# RECORDED INFORMATION
--------

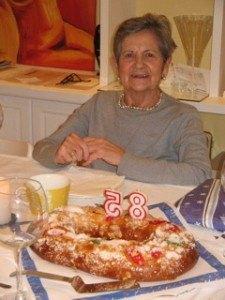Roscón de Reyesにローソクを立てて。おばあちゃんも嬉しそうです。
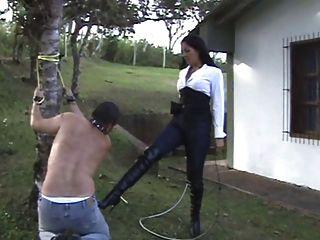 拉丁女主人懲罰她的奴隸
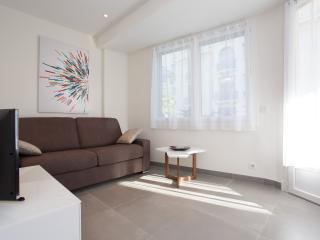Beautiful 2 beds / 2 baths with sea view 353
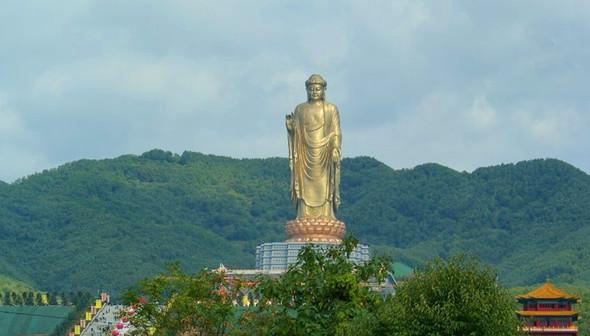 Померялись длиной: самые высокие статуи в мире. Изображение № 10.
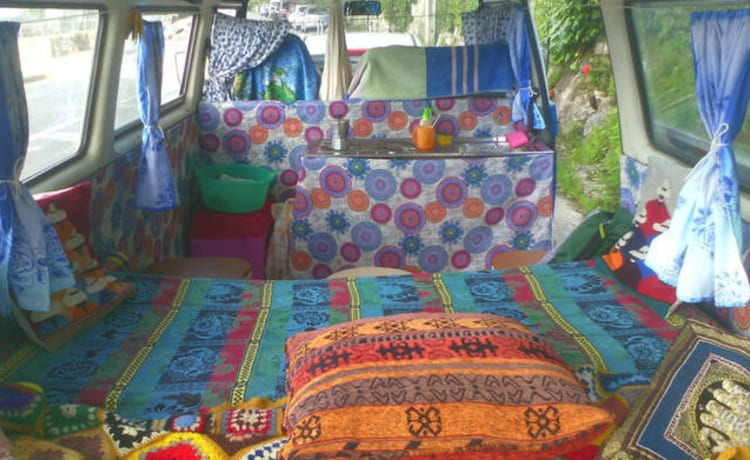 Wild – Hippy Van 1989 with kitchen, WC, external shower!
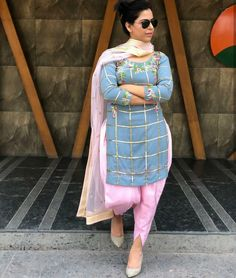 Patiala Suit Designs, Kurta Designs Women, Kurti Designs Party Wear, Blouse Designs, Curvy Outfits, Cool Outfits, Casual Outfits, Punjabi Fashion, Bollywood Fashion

--------

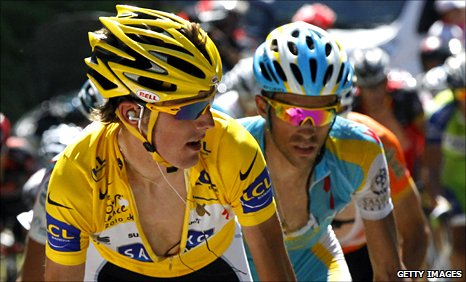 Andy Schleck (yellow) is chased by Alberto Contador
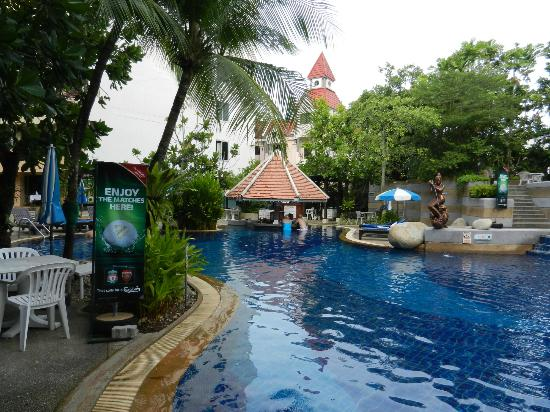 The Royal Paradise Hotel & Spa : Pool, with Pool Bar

--------

# TASK PROMPT
Set the pictures aside and retype exactly the lines above from the line with "Roscón de Reyesにローソクを立てて。おばあちゃんも嬉しそうです。" to the line with "Wild – Hippy", both included, adding no others.

# ANSWER
Roscón de Reyesにローソクを立てて。おばあちゃんも嬉しそうです。
 拉丁女主人懲罰她的奴隸
Beautiful 2 beds / 2 baths with sea view 353
 Померялись длиной: самые высокие статуи в мире. Изображение № 10.
 Wild – Hippy Van 1989 with kitchen, WC, external shower!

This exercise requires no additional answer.